= What you will do =
(a) Using the forum thread, answer these questions:
(i) What does the BASE1-L lack?
(ii) Which LCS module does Bob B. want to get?
(iii) According to gunrunnerjohn, what does Lionel have no interest in doing?
(b) Decide whether each statement agrees with the forum thread, and quote the words that settle it:
(i) Bob B. runs only standard TMCC locomotives on his layout now.
(ii) gunrunnerjohn uses the iCAB application.
(iii) The WiFi module cannot be plugged into the BASE1-L.
(c) Transcribe the forum thread word for word, starting at "Don't hold your" and ending at "offering upgrade kits.".

-- start of Excerpt to read --

Many (most?) of the LCS features will only be available if you have the full Legacy base. Since the BASE1-L has no database of locomotives, switches, & accessories, it's really not a replacement for the full Legacy if you want to use LCS. You can plug the WiFi module into the BASE1-L and have limited functionality if that floats your boat.


----------



## Bob B. (Feb 7, 2013)

I got a very good buy on a Lionel Legacy "Lite" Cab-1L controller and base. With only standard TMCC locomotives running on my layout now, the single LCS module I'd like to get is the wifi module. With this connected to the Legacy Base and the control app running on my ipod, I'm interested in seeing just how much functionality I will actually have. If Lionel or someone else offers a way to upgrade TMCC locomotives to full Legacy functionality, then I would be more interested in buying the Cab-2 setup. I'll report back on how well the Cab-1L works with the LCS wifi module and the Lionel ipod / ipad app.


----------



## gunrunnerjohn (Nov 10, 2010)

Don't hold your breath waiting for Legacy upgrades, I've asked that question directly of several folks at Lionel. They have no interest in impacting their sales by offering upgrade kits.

I don't have the iCAB application, but I use the LCS with the Legacy. A major part of the functionality of the LCS on the iPAD would be lost without the Legacy database.


----------

-- end of Excerpt to read --
-- start of Data listing --

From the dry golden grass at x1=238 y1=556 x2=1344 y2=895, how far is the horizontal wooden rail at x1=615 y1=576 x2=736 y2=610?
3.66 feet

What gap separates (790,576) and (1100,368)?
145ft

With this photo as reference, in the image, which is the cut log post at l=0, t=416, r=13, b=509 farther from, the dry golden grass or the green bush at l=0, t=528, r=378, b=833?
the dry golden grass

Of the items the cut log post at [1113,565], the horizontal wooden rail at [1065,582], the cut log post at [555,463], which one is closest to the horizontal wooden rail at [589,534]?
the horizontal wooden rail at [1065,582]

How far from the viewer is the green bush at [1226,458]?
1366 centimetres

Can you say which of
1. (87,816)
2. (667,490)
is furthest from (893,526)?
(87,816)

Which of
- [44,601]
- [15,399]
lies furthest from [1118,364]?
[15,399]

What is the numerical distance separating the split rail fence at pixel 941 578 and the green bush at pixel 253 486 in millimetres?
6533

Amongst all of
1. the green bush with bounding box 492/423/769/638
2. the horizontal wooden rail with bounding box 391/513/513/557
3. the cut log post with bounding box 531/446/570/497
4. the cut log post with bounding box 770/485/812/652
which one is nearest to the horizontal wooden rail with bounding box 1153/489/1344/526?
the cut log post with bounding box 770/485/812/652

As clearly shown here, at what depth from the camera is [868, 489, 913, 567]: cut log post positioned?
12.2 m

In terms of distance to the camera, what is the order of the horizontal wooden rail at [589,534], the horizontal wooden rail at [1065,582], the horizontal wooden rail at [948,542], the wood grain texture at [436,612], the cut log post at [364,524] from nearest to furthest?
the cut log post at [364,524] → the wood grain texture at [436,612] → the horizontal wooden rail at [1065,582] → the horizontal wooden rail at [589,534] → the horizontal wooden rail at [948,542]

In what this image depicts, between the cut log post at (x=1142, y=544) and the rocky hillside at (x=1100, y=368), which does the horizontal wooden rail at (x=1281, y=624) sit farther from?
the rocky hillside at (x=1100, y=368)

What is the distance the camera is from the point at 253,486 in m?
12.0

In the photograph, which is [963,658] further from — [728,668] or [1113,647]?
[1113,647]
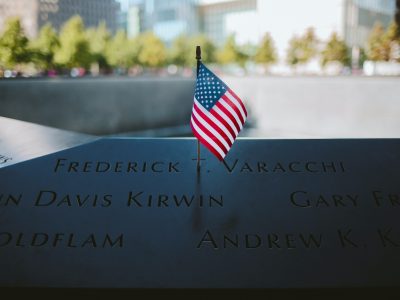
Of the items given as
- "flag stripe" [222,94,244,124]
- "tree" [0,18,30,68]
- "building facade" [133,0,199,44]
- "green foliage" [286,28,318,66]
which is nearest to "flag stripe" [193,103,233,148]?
"flag stripe" [222,94,244,124]

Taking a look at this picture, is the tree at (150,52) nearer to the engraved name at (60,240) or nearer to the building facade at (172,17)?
the building facade at (172,17)

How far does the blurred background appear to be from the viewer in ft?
59.4

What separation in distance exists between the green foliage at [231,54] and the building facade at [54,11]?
29603 mm

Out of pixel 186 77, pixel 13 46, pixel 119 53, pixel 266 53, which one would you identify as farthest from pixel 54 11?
→ pixel 186 77

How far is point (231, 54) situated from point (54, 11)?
36577 mm

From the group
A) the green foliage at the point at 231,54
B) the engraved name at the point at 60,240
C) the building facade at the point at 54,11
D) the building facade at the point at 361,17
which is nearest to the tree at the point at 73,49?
the green foliage at the point at 231,54

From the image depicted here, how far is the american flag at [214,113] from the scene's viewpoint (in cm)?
441

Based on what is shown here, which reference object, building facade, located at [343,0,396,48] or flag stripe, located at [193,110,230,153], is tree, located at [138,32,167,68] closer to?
building facade, located at [343,0,396,48]

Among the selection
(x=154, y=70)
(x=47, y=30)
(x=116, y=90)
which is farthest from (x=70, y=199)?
(x=154, y=70)

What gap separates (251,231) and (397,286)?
134 centimetres

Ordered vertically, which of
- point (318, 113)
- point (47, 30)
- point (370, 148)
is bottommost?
point (318, 113)

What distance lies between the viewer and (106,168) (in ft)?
15.8

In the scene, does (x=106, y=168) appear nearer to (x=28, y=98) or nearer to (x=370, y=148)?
(x=370, y=148)

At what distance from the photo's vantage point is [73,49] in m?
36.2
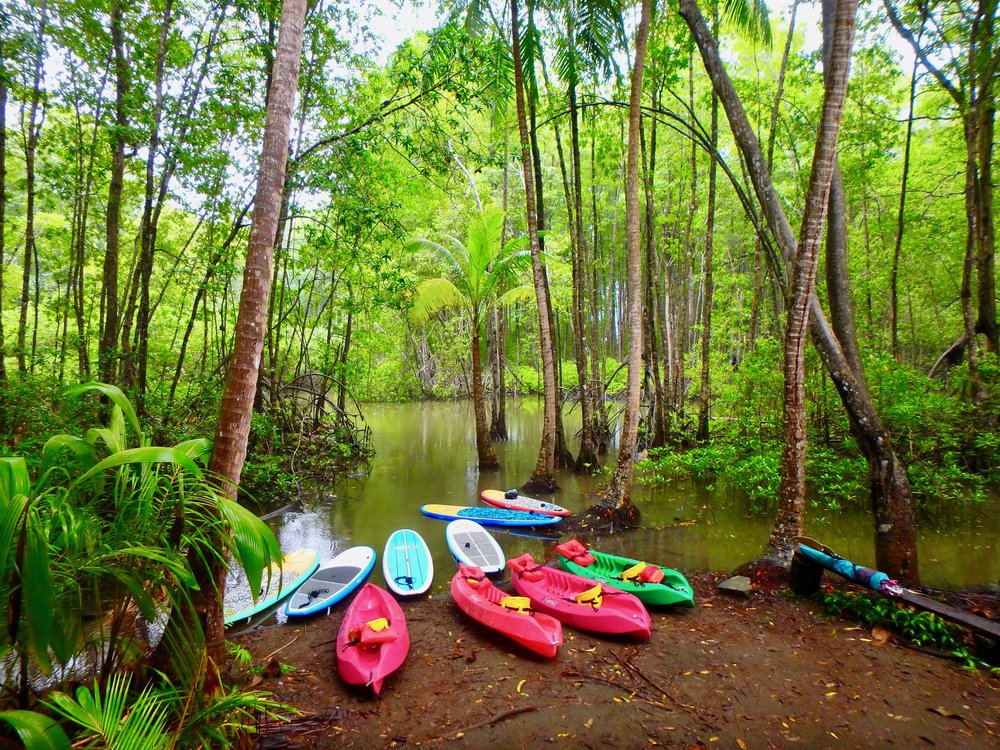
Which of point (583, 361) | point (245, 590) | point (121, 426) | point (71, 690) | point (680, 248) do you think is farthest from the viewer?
point (680, 248)

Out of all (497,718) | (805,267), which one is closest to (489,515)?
(497,718)

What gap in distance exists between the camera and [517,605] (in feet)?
12.7

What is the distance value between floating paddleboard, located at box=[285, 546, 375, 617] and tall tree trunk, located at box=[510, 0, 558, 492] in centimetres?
383

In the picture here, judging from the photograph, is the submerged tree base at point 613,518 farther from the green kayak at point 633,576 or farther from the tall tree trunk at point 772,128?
the tall tree trunk at point 772,128

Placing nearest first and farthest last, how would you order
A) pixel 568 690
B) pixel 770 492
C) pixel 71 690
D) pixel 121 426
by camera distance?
1. pixel 71 690
2. pixel 121 426
3. pixel 568 690
4. pixel 770 492

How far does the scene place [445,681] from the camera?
10.7 feet

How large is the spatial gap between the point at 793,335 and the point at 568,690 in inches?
151

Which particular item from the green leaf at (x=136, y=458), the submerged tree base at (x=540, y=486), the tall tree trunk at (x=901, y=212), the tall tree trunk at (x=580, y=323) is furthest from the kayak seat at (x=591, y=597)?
the tall tree trunk at (x=901, y=212)

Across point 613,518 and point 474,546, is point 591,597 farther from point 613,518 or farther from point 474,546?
point 613,518

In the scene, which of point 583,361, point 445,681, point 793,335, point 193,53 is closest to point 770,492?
point 793,335

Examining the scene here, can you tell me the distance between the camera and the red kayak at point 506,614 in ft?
11.4

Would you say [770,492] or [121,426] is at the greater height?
[121,426]

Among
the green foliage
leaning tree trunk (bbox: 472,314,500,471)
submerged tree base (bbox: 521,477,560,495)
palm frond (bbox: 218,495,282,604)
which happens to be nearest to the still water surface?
submerged tree base (bbox: 521,477,560,495)

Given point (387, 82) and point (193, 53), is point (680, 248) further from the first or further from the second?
point (193, 53)
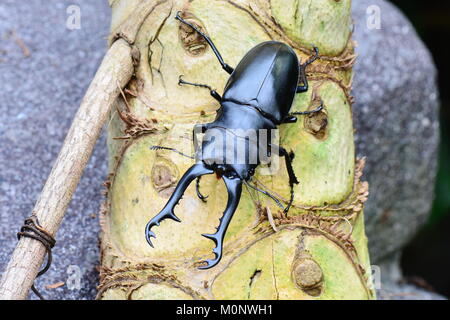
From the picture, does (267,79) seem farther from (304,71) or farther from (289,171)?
(289,171)

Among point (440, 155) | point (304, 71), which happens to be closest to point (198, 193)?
point (304, 71)

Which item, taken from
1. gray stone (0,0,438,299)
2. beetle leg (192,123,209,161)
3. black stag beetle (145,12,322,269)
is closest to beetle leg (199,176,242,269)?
black stag beetle (145,12,322,269)

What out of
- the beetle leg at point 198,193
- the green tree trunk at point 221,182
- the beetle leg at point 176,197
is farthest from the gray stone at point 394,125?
the beetle leg at point 176,197

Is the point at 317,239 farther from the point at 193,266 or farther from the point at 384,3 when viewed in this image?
the point at 384,3

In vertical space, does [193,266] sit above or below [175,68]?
below

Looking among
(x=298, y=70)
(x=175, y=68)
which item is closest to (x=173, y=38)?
(x=175, y=68)

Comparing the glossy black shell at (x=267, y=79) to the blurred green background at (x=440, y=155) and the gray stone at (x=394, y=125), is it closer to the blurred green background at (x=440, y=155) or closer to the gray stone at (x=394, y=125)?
the gray stone at (x=394, y=125)
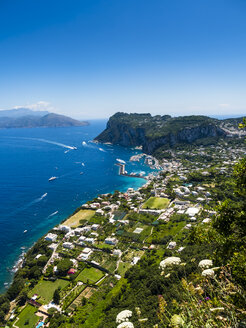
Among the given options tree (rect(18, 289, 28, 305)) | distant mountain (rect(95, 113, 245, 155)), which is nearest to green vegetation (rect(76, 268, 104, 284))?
tree (rect(18, 289, 28, 305))

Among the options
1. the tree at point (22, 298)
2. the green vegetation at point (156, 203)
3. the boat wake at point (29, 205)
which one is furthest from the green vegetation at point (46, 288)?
the green vegetation at point (156, 203)

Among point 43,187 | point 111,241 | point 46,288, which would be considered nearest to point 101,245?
point 111,241

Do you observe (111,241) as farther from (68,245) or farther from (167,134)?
(167,134)


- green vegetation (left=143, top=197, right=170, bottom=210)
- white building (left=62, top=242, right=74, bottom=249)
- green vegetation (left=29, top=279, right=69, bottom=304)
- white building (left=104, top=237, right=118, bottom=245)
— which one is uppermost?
green vegetation (left=143, top=197, right=170, bottom=210)

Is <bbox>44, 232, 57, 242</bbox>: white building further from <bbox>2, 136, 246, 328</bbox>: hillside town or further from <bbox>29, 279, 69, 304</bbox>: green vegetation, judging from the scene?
<bbox>29, 279, 69, 304</bbox>: green vegetation

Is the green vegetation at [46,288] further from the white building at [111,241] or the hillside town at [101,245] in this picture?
the white building at [111,241]

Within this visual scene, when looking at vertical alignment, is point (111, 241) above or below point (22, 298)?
above

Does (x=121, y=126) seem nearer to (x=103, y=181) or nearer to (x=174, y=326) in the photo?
(x=103, y=181)
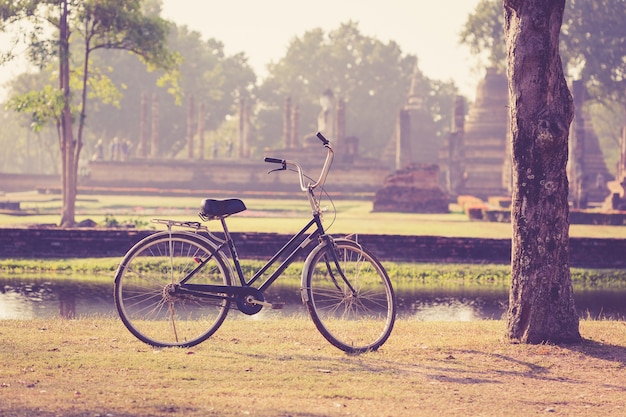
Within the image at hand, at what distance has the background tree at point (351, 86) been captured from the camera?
71.9m

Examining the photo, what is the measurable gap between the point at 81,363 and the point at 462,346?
2463 millimetres

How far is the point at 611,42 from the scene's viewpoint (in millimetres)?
48969

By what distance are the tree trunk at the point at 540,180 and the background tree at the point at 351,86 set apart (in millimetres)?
64266

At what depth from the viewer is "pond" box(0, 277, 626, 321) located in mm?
9352

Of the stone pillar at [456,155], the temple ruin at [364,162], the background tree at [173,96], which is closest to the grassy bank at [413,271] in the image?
the temple ruin at [364,162]

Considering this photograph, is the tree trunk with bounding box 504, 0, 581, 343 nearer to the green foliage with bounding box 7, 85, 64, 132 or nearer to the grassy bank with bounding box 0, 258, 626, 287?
the grassy bank with bounding box 0, 258, 626, 287

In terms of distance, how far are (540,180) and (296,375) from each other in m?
2.32

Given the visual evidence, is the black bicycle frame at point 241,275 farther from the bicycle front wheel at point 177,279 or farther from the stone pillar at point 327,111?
the stone pillar at point 327,111

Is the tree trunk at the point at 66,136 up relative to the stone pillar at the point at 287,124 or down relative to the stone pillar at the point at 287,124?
down

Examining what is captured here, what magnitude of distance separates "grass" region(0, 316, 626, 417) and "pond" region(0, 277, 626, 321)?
9.22 feet

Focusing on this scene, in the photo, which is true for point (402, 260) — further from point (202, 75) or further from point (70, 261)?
point (202, 75)

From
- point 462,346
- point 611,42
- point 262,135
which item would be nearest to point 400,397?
point 462,346

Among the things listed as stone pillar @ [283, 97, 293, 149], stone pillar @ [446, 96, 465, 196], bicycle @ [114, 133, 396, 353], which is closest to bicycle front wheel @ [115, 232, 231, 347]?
bicycle @ [114, 133, 396, 353]

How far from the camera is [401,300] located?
1083cm
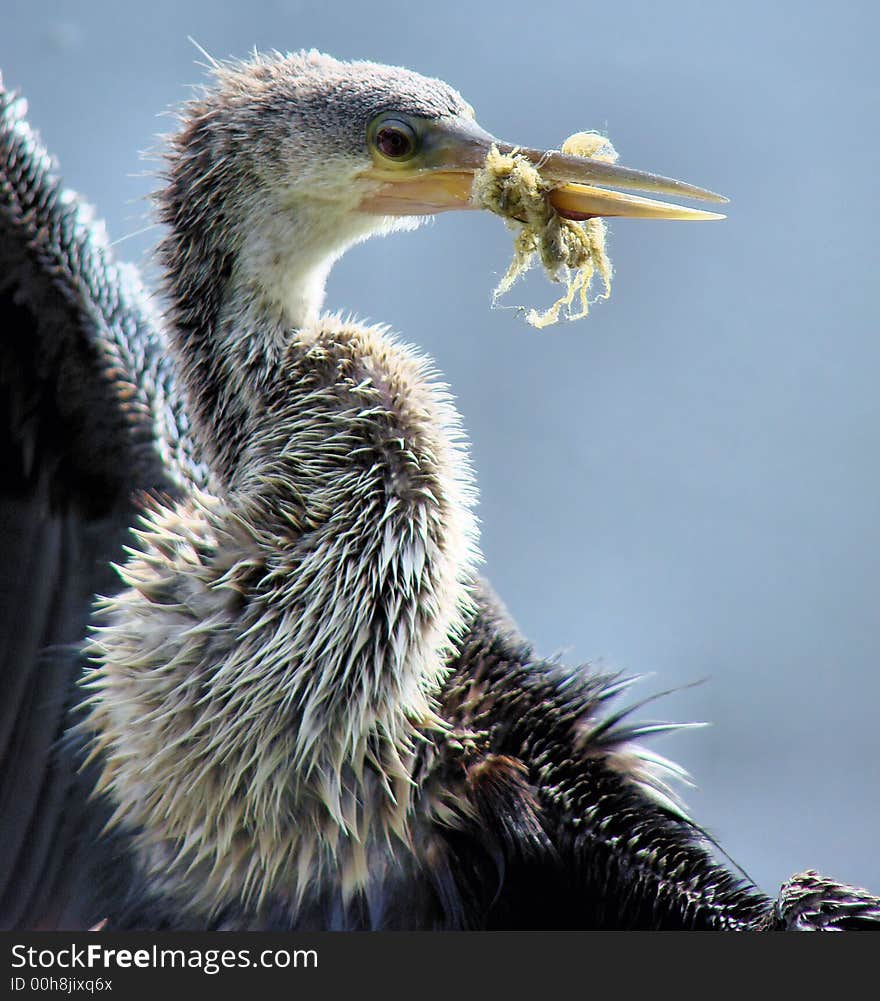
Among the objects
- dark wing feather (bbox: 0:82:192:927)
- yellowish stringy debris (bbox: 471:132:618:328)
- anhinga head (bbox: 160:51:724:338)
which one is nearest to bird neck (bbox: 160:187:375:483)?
anhinga head (bbox: 160:51:724:338)

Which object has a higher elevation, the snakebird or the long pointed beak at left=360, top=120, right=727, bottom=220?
the long pointed beak at left=360, top=120, right=727, bottom=220

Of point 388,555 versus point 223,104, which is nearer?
point 388,555

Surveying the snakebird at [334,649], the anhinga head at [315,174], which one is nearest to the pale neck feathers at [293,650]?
the snakebird at [334,649]

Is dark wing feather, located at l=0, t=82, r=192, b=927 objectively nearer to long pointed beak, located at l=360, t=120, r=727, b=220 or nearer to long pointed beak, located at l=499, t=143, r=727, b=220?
long pointed beak, located at l=360, t=120, r=727, b=220

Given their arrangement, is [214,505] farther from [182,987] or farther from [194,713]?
[182,987]

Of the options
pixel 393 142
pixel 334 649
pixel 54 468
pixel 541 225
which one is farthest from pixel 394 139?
pixel 54 468

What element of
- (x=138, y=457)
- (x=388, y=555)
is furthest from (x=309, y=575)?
(x=138, y=457)

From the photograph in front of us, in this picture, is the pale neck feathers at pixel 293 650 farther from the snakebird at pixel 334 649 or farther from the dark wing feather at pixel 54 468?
the dark wing feather at pixel 54 468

-- end of Data listing --

= Results for the exercise =
(a)
(i) A database of locomotives, switches, & accessories.
(ii) The wifi module.
(iii) Impacting their sales by offering upgrade kits.

(b)
(i) Yes: "With only standard TMCC locomotives running on my layout now"
(ii) No: "I don't have the iCAB application"
(iii) No: "You can plug the WiFi module into the BASE1-L and have limited functionality"

(c)
Don't hold your breath waiting for Legacy upgrades, I've asked that question directly of several folks at Lionel. They have no interest in impacting their sales by offering upgrade kits.